# Kurven verschieben im Excel-Diagramm



## hartholz (19. Juli 2007)

*Guten Tag zusammen, *
ich steh hier vor einen Problem und weiß nicht mehr weiter. Und zwar möchte ich Kurven in einem Excel-Diagramm verschieben. Auf der Y-Achse stehen €-Beträge und die Y-Achse ist eine Zeitachse. Das Diagramm zeigt Geldeingänge bezogen auf den jeweiligen Monat. Diese Geldeingangskurve möchte ich nun über die Zeitachse (X-Achse) verschieben. Funktioniert das überhaupt bei Excel ?

Besten Dank im voraus, 
Hartholz


----------



## tom_r (20. Juli 2007)

Moin,

meinst du sowas?


----------



## hartholz (24. Juli 2007)

**Daten:**
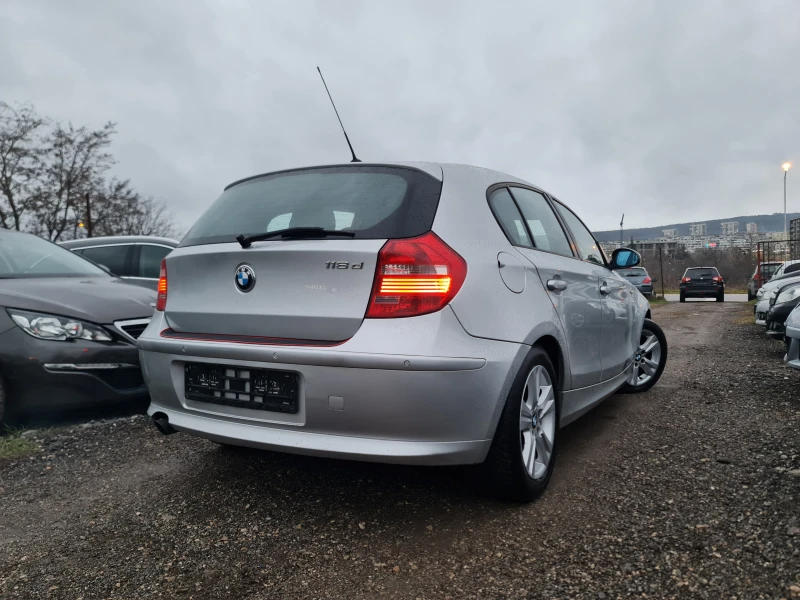 BMW 118 УНИКАТ/КОЛЕДНА ПРОМОЦИЯ, снимка 5 - Автомобили и джипове - 48622475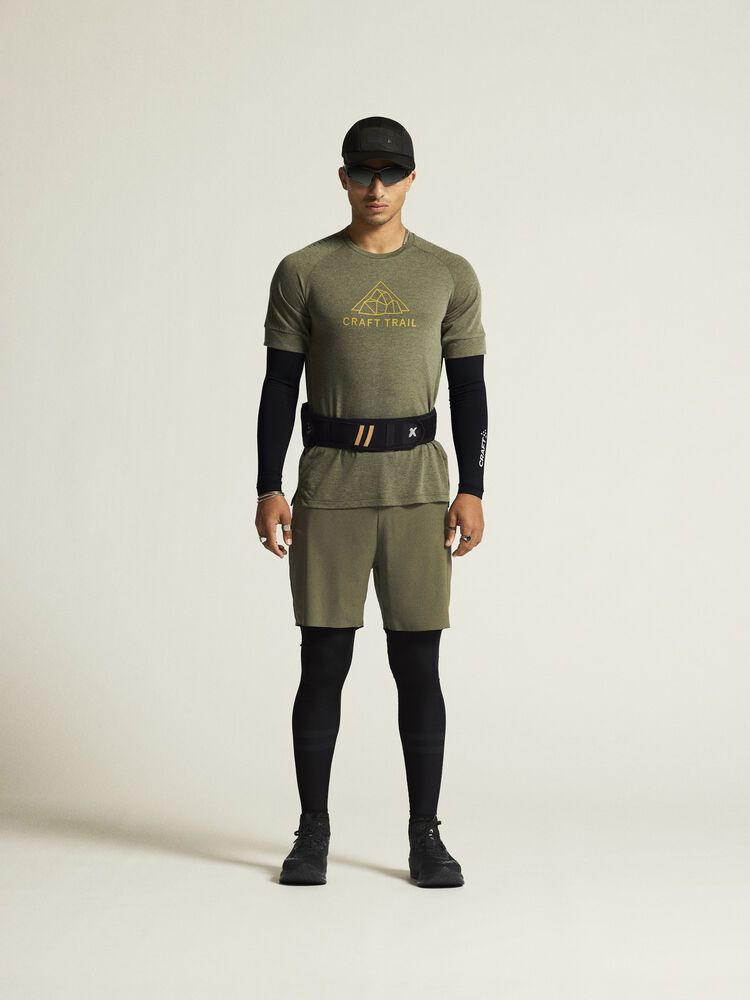 Adv Trail Wool Kurzarm T-Shirt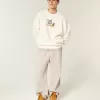 Pantalones deportivos súper holgados Pantalones deportivos súper holgados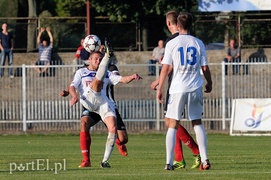 Huragan zatrzymał Olimpię (piłka nożna)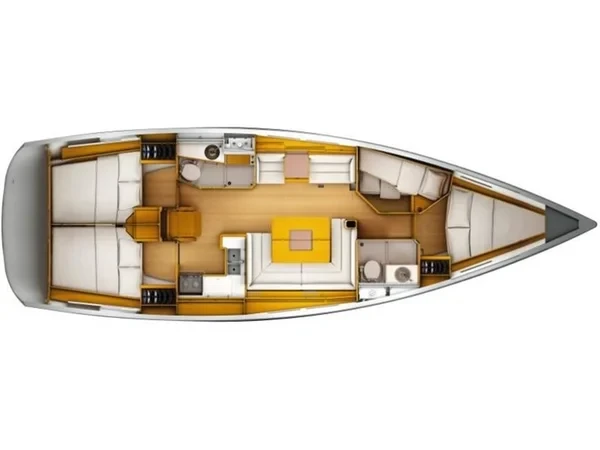 Sun Odyssey 449 - Yacht Charter Sailica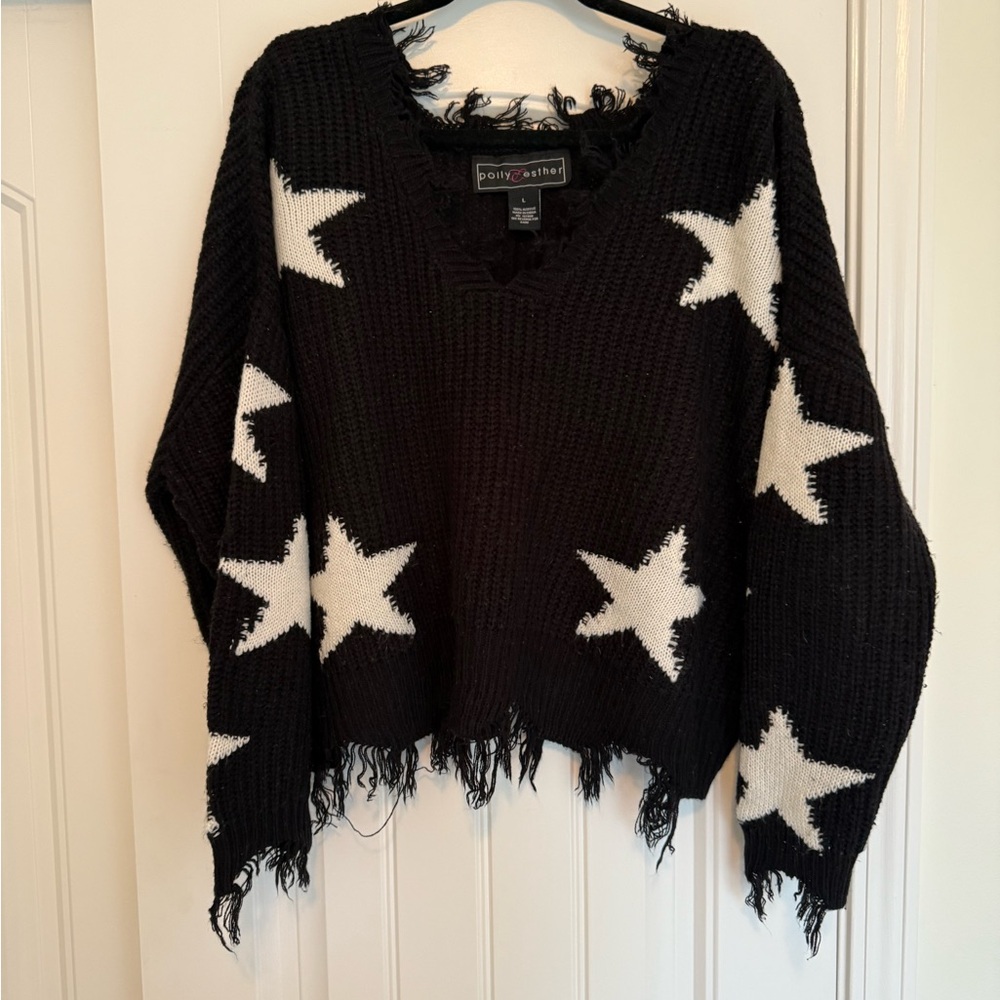 Black Star Sweater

**Zu erledigende Aufgaben:**
• a. Was zeigt das Diagramm laut dem Forenthread?
• b. Übernimm aus dem Forenthread wortgetreu die Passage, die mit „## hartholz (19.“ beginnt und bis einschließlich „bei Excel ?“ reicht.
Die Datensätze stammen aus einer anderen Quelle.

**Antworten der Reihe:**
• a. Es zeigt Geldeingänge bezogen auf den jeweiligen Monat.

• b.
## hartholz (19. Juli 2007)

*Guten Tag zusammen, *
ich steh hier vor einen Problem und weiß nicht mehr weiter. Und zwar möchte ich Kurven in einem Excel-Diagramm verschieben. Auf der Y-Achse stehen €-Beträge und die Y-Achse ist eine Zeitachse. Das Diagramm zeigt Geldeingänge bezogen auf den jeweiligen Monat. Diese Geldeingangskurve möchte ich nun über die Zeitachse (X-Achse) verschieben. Funktioniert das überhaupt bei Excel ?